Regarding GPU, that was deemed too challenging to support properly with our limited resources. However, PyTensor functions can be easily transpiled into JAX which has great native support for GPUs and TPUs
Just pass mode="JAX"
to pytensor.function
Many thanks for the info and suggestions. That gives me hope and I’ll track down the problem with BLAS/Gemm. I did use mode=JAX, and I do have jax[gpu] correctly installed, but it complained that JAX-ified Ops are not available for many of the Ops I use. I’ll report back.
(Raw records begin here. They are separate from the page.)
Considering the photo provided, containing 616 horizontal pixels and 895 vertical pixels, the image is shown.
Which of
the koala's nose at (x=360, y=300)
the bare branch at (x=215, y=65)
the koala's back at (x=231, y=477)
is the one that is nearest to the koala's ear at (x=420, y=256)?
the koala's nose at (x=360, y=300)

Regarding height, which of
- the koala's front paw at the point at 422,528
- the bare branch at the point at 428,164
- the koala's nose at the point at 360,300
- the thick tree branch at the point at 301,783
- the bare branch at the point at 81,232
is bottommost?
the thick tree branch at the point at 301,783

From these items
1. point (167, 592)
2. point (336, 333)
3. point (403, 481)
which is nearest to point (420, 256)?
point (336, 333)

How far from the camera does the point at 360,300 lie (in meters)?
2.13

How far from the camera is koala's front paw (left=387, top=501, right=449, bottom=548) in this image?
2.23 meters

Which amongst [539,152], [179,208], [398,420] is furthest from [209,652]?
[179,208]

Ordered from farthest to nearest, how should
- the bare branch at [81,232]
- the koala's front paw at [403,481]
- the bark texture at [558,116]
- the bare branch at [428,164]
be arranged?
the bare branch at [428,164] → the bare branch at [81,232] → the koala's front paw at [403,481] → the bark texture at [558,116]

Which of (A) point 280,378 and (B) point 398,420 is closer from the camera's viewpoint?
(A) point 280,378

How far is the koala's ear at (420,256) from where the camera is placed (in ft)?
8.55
Thanks again
Feel free to open an issue on our repository listing any missing JAX Ops that you need: GitHub - pymc-devs/pytensor: PyTensor is a fork of Aesara -- a Python library for defining, optimizing, and efficiently evaluating mathematical expressions involving multi-dimensional arrays.
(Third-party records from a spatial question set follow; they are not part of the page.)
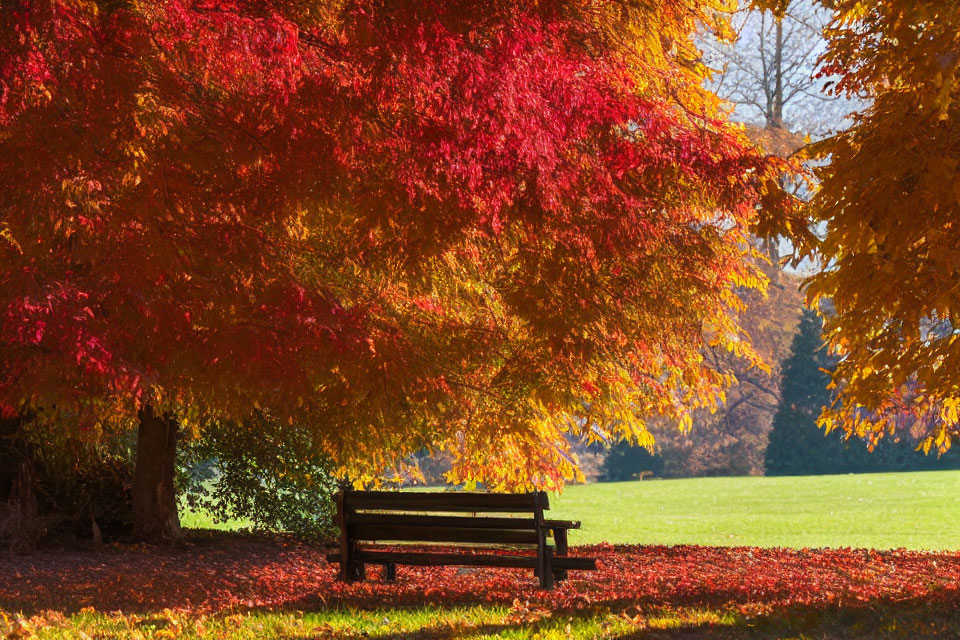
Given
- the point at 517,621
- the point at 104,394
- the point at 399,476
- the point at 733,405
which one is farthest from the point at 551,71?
the point at 733,405

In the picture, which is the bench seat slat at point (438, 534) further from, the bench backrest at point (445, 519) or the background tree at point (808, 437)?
the background tree at point (808, 437)

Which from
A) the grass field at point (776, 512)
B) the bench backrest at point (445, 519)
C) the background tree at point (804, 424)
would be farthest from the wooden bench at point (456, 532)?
the background tree at point (804, 424)

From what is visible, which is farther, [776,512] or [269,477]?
[776,512]

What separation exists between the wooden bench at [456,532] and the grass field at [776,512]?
8.83 m

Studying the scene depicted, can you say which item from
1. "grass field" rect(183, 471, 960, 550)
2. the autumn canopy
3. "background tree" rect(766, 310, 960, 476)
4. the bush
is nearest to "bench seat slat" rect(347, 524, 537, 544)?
the autumn canopy

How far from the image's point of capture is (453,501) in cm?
848

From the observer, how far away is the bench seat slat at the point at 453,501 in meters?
8.25

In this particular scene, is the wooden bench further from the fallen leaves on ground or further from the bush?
the bush

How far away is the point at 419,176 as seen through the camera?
6902mm

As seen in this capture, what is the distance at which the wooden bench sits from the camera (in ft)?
27.2

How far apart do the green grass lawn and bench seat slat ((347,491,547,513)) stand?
37.1 feet

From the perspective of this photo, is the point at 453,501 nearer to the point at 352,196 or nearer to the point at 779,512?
the point at 352,196

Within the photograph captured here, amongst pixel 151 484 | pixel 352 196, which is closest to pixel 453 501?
pixel 352 196

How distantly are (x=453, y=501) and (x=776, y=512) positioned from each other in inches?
757
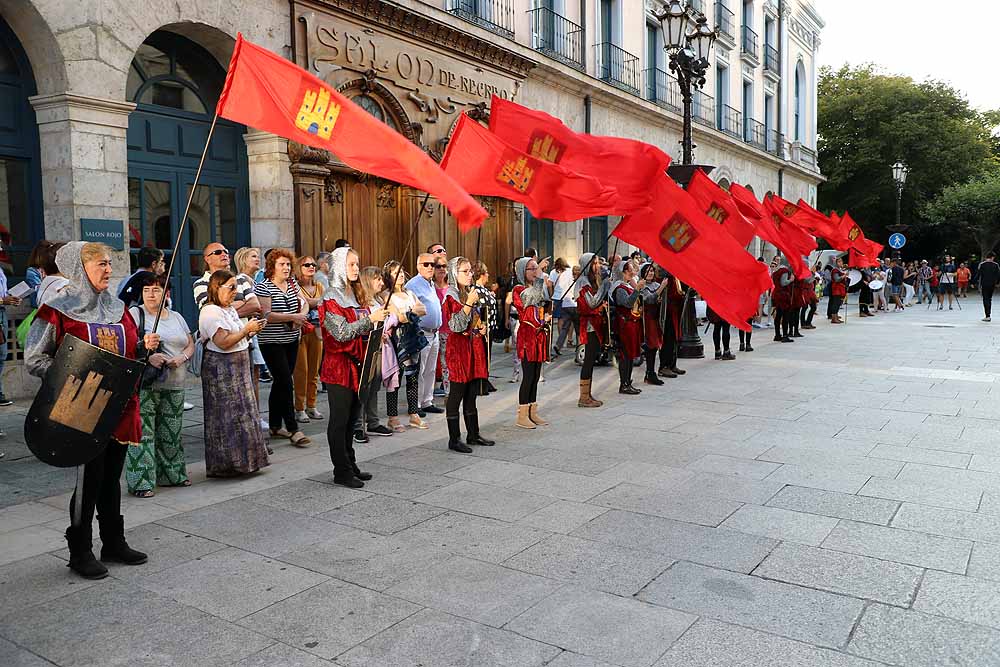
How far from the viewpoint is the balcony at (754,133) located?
31.9 metres

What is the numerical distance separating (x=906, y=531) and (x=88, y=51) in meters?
9.70

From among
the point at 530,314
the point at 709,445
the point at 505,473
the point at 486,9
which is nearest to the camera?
the point at 505,473

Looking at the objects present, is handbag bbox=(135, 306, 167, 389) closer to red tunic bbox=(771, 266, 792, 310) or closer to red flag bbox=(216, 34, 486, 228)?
red flag bbox=(216, 34, 486, 228)

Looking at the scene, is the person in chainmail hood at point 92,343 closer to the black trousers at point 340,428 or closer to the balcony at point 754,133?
the black trousers at point 340,428

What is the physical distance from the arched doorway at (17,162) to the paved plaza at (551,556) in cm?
254

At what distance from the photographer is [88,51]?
959cm


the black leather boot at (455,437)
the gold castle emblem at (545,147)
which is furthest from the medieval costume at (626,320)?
the black leather boot at (455,437)

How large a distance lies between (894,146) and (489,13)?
120ft

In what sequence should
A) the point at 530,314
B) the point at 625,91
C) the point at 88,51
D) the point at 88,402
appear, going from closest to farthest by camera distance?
the point at 88,402 → the point at 530,314 → the point at 88,51 → the point at 625,91

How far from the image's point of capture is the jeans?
9.02 metres

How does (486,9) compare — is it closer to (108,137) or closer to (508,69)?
(508,69)

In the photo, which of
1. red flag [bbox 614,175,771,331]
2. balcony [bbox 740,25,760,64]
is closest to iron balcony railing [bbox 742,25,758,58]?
balcony [bbox 740,25,760,64]

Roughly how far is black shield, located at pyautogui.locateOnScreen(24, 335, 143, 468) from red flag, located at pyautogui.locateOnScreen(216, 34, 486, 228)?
1.79m

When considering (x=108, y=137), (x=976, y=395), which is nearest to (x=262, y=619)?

You may even choose to contribute the functionality yourself. Here is a recent example that shows how easy it can be: Add jax implementation of `pt.linalg.pinv` by jessegrabowski · Pull Request #294 · pymc-devs/pytensor · GitHub
So, I re-installed PyTensor with conda -c conda-forge, and yes, I see now that the c-compiler and all dependencies are properly installed including (I think) GEMM/Blas And, I have seen the speedup of the execution time for the case without 2D convolution. But, for 2D convolution, there is still a huge difference. I notice that in AESARA, there is aesara/tensor/nnet/conv.py which has optimized convolution drawn from
from scipy.signal._sigtools import _convolve2d
and implemented as an OpenMP Op.
But in pytensor, this has been apparently removed. The convolution appears to be done brute-force in abstract_conv.py
Am I missing something here?
Thanks in advance
Yes, you’re correct. Even in Aesara it is marked as deprecated: aesara/__init__.py at 4b266671f5b60ba2cf9e435248febfa07f632824 · aesara-devs/aesara · GitHub
In general we are trying to move away from the old C_code to minimize maintenance burden and betting on the Numba/JAX backends.
But we did want to keep the Conv Ops around because they are still so useful. I think there was an error in this PR: Remove deprecated modules by ferrine · Pull Request #111 · pymc-devs/pytensor · GitHub
Where we kept the abstract_conv
, but not the conv
module and the rewrites that replace the former (slow) by the latter (fast). I will open an issue on our repo to bring them back. Thanks for flagging it!
Thanks, that would be helpful.
Also, not that there is a bug in the existing abstract_conv.py, where I had to add the cast in line 682:
filters = pytensor.tensor.cast(filters,dtype=input.dtype)
Without this, abstract_conv will upcast data to float64, even if the input and outout
want to have float32.
Do you want to open a pull request to fix that in the source code?
Hi, so far I have never done a pull request. Not sure how. I’ll read up on that, or I don’t mind if you add that one line for me #:^)
Sure, in case you’re interested we have a tutorial for PyMC, should be similar for PyTensor: Pull request step-by-step — PyMC 5.3.1 documentation
OK, I’ll read up, but not sure when I will have time. Not sure I understood, can you do that 1 line for me? I’d appreciate that.
If I find the time
I’d like to comment on this after a long pause. The updates by jessegrabowski have versions of conv2d that work on GEMM in the “tests” directory. I import them using, for example:
from tests.tensor.conv.test_abstract_conv import conv2d_corr as conv2d
from tests.tensor.conv.test_abstract_conv import conv2d_corr_gi
I have tried these out, and works SUPER! for neural networks and I have tested them extensively . This is a huge help, THANKS!!. They’re orders of magnitude faster that the old abstract_conv.py. But, they are not yet part of standard PYTENSOR. What are the plans for these functions?
We want to get them back into the codebase but not in a haphazard way. It’s basically waiting for someone to come along and invest time into it.
Great. I have the desire but not the knowledge. I’m a user, not a programmer. otherwise I’d do it. But I must say, that with these faster functions, Pytensor is again a good option for neural networks. In my opinion, better than Tensorflow or Pytorch.
I agree that these functions should be back in, it’s just not realistic for me to work on it until at least after the new year.
An interim solution would be to clone the PR branch where I restore the functions (as it sounds like you did), but then rebase it onto main. Then you’ll essentially be at the most recent version with these functions “restored”. I don’t think the rebase will break anything (since these functions live off to the side and aren’t implicated in any changes), but these are famous last words.